** START OF PASSAGE PROVIDED **

Posted by themidlifesecondwife in The Writing Life

≈ 10 Comments

Tags

Anthony Hopkins, blogging, C.S. Lewis, freelancers, International Freelancers Academy, International Freelancers Day, James River Writers, Library of Virginia, LinkedIn, literary agents, Richmond Times-Dispatch, Writer Resources, writers conferences, writing, writing communities

Did you know today is International Freelancers Day?

To mark the occasion, I am going to have lunch with some Richmond writers at Can Can Brasserie, one of my favorite haunts here in the real world. In the virtual world I will be attending a few webinar sessions offered by the International Freelancers Academy. The name sounds rather posh and Oxbridge, doesn’t it?

Up until this week, I did not know such an organization existed. That’s the thing about blogging. One day you’re poking around on the web, looking for kindred spirits online; the next thing you know, you’re a member of an Academy. Well, at least on LinkedIn.

A sense of community is important for writers. There’s a touching moment in the film Shadowlands, when a young student tells C.S. Lewis (played by Anthony Hopkins) that “we read to know we’re not alone.”

I agree. To which I would add: we write to know we’re not alone. And when we’re done writing for the day we often seek other members of our tribe. Sometimes, if we’re lucky (and I am), we’re married to one.

** END OF PASSAGE PROVIDED **

*LIST OF TASKS*.
1: Reproduce the blog post on International Freelancers Day, starting with "Did you know" and going on through "least on LinkedIn.", replacing "lunch" with "dinner".
2: Write the next part of the blog post on International Freelancers Day, continuing from its final sentence.

** START OF LISTING **

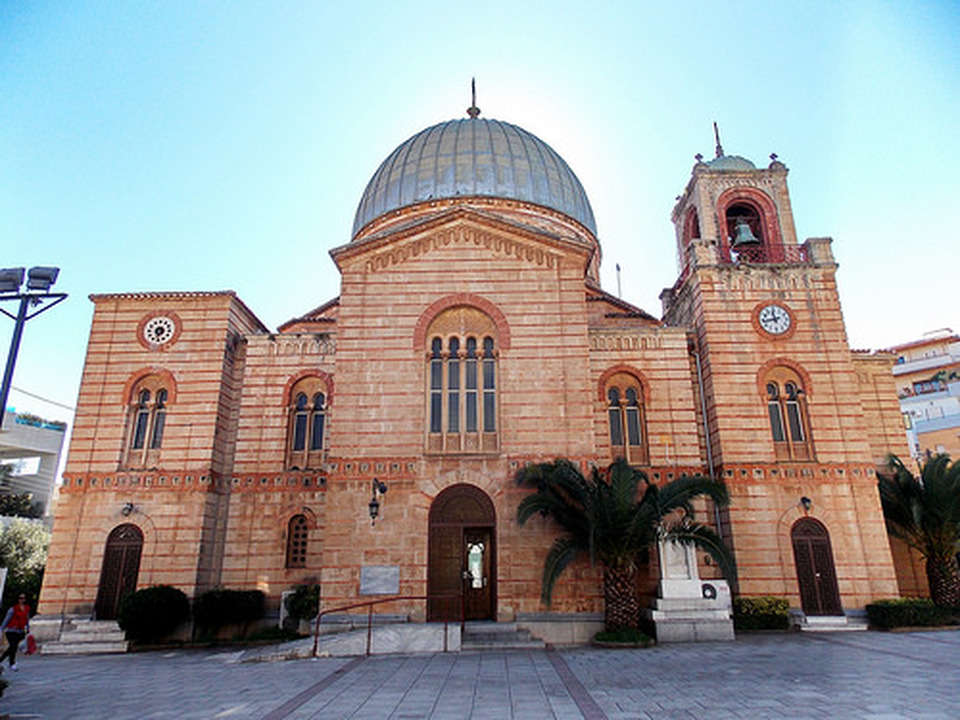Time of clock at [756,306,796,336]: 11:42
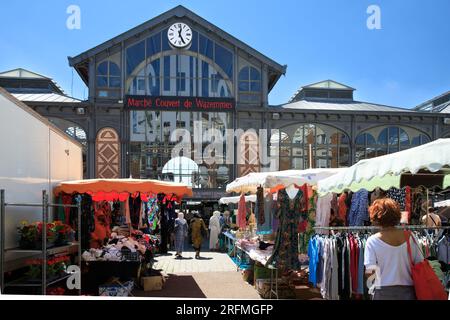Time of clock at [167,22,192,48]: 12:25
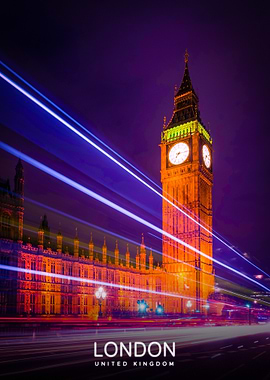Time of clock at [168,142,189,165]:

** END OF LISTING **
** START OF LISTING **

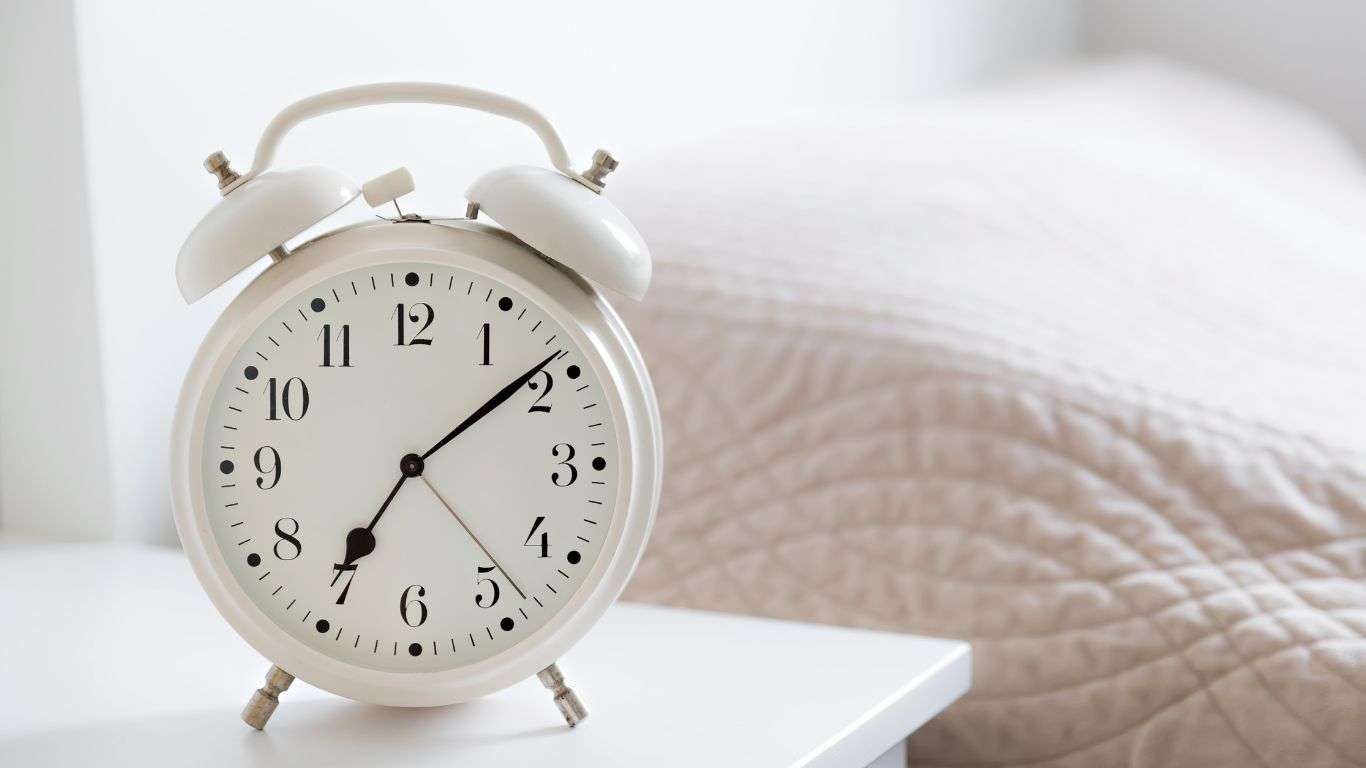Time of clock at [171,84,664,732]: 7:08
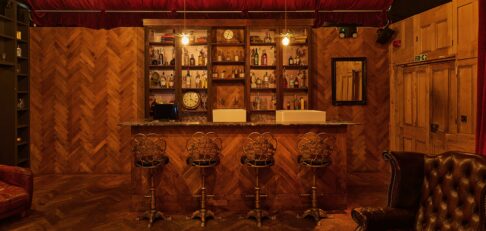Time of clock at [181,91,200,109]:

** END OF LISTING **

*TASK ANSWERS*.
1:
Did you know today is International Freelancers Day?

To mark the occasion, I am going to have dinner with some Richmond writers at Can Can Brasserie, one of my favorite haunts here in the real world. In the virtual world I will be attending a few webinar sessions offered by the International Freelancers Academy. The name sounds rather posh and Oxbridge, doesn’t it?

Up until this week, I did not know such an organization existed. That’s the thing about blogging. One day you’re poking around on the web, looking for kindred spirits online; the next thing you know, you’re a member of an Academy. Well, at least on LinkedIn.

2:
In the essay I wrote for the Richmond Times-Dispatch, the one that got this blog rolling, I mentioned some of the places and organizations that I discovered early in my tenure as a Richmonder. One organization particularly close to my heart is James River Writers.

I had been here less than a month and was still getting lost—even when using the GPS. After a few wrong turns in a city where, it seems, every other turn is illegal because every other street is one-way, I found myself at JRW’s office in Richmond’s historic Manchester district. The office is actually a room in the ArtWorks gallery on Hull Street. This is where I first met Anne Bryan Westrick, JRW’s administrative director. If such a thing as friendship at first sight exists, this was it. Warm and open-hearted, she welcomed me into her office even though she was in the midst of work. She made me feel at home, and an immediate part of the JRW community—as though they had been saving a place for me.

James River Writers was my lifeline during that first year in Richmond. It helped ground me, and gave me back the sense of writerly self I thought I’d left behind in Oberlin, where all of my writer friends and former professors were. In this strange land, I no longer felt like a stranger.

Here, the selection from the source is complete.